The New Phone
I noted on Twitter the other day that I had upgraded my phone from my Droid X to a Galaxy Nexus, which precipitated a rash of queries about the phone and what I thought of it (and also of Ice Cream Sandwich, the latest iteration of the Android OS). Because I cannot refuse you all anything, here are some brief thoughts.
Generally, I like it quite a bit. In a general sense, it’s a substantially more capable phone than the Droid X, which was in itself not a slacker. The screen is slightly larger (it’s a 4.6-inch screen with 720 x 1280 resolution), which means the phone itself is a bit wider (although thinner) than the X. I think this size phone is about as large as I want to carry around; I can use it one-handed but it’s a close thing. The screen is bright and gorgeous; its dpi is not quite that of the iphone (316 vs 326), but it’s close enough that you’d have to be a super nerd to complain. The screen was ultimately the deciding factor for me on the phone; it came down to it and the Motorola Razr Maxx. The Maxx has a significantly larger battery, which is not a trivial consideration, but the screen was jaggy.
The Ice Cream Sandwich version of Android is in fact much better than previous versions; it looks prettier, seems more capable and makes it easier to deal with the phone and its various apps. I particularly like the dedicated button that shows you all the programs that are open at any one time; it’s substantially easier to multitask now, and also easier to find which things are sucking your battery dry and kill them as a process. It also kicks ass in camera management; unlike every other camera phone I’ve used, which featured an at least two second lag from when you pressed the button to when the thing took the actual picture, ICS has almost no lag at all. It’s a little thing, but it’s a little awesome thing.
So those are a couple of things I like. Some of the things I’m not 100% happy about: The camera, although faster, isn’t as good as the one I had on my Droid X, either in resolution (is 5mp vs 8mp for the X) or in general quality of picture. The resolution would not be an issue if the general picture quality were better, since from a practical point of view most of the pictures I take with the phone end up being viewed on my site in 500 x 333 anyway. But the picture quality does matter. Second, I’m not in love with how quickly the battery drains; if you have location services and syncing on, you’ll chew through your battery amazingly fast. I’ve invested in one of these — I was planning to get one anyway because I travel with a ridiculous number of electronic devices these days but watching the Nexus slurp down its battery got me to pull the trigger.

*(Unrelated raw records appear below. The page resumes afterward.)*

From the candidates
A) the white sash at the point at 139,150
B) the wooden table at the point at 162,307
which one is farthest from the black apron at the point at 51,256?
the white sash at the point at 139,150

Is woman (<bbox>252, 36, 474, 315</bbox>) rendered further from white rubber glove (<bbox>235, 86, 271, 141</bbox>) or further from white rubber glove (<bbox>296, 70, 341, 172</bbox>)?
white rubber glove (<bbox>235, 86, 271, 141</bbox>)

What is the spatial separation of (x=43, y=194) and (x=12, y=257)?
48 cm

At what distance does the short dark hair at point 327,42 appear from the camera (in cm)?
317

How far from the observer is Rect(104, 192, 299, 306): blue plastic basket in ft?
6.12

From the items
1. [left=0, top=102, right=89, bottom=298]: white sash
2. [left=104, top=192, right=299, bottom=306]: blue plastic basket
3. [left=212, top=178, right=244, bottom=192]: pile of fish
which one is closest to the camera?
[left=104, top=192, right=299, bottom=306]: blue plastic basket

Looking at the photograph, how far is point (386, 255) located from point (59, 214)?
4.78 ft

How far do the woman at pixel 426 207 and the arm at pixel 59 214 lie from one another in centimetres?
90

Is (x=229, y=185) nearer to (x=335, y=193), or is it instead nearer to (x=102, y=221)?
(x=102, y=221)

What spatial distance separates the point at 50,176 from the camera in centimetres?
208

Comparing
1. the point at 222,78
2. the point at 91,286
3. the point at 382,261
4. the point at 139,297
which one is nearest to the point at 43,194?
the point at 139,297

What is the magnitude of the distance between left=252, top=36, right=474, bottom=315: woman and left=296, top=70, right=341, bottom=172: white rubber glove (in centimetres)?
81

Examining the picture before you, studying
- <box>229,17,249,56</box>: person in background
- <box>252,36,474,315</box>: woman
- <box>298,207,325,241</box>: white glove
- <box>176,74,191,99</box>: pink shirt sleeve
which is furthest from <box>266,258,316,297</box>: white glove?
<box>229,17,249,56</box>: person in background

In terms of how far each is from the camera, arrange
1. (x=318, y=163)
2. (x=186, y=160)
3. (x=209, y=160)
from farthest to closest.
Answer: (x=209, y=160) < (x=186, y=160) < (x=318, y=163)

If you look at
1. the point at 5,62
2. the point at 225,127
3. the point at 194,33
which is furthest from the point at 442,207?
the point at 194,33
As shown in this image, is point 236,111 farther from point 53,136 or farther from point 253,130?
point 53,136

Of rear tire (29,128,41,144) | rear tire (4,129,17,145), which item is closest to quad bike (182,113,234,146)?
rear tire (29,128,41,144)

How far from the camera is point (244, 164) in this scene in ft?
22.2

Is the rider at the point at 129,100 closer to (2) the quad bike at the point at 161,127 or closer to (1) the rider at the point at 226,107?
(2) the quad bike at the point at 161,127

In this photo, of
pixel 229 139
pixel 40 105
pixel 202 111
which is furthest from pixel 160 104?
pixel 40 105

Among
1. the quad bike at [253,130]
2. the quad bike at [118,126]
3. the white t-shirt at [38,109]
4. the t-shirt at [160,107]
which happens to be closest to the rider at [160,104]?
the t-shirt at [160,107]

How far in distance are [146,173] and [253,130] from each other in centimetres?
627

(The other small, annoying thing which is not the fault of the phone is that it’s 4G capable but Verizon hasn’t installed its LTE service out where I am yet (it’s supposed to arrive in May). Stupid 3G. The good news for me at least is that I have a grandfathered in unlimited data plan, so when 4G arrives I’ll get to see how much they’ll actually let me blast through the pipe before the throttle me back. That’s some nerd fun right there, son.)
But overall I’m happy with my purchase and figure that this will get me through the next couple of years just fine, by which time I’m sure phone will have gained intelligence and launched our own nuclear missiles at us. Whatever, man. As long as I can read the Internet on the phone until the very last second, I’m good.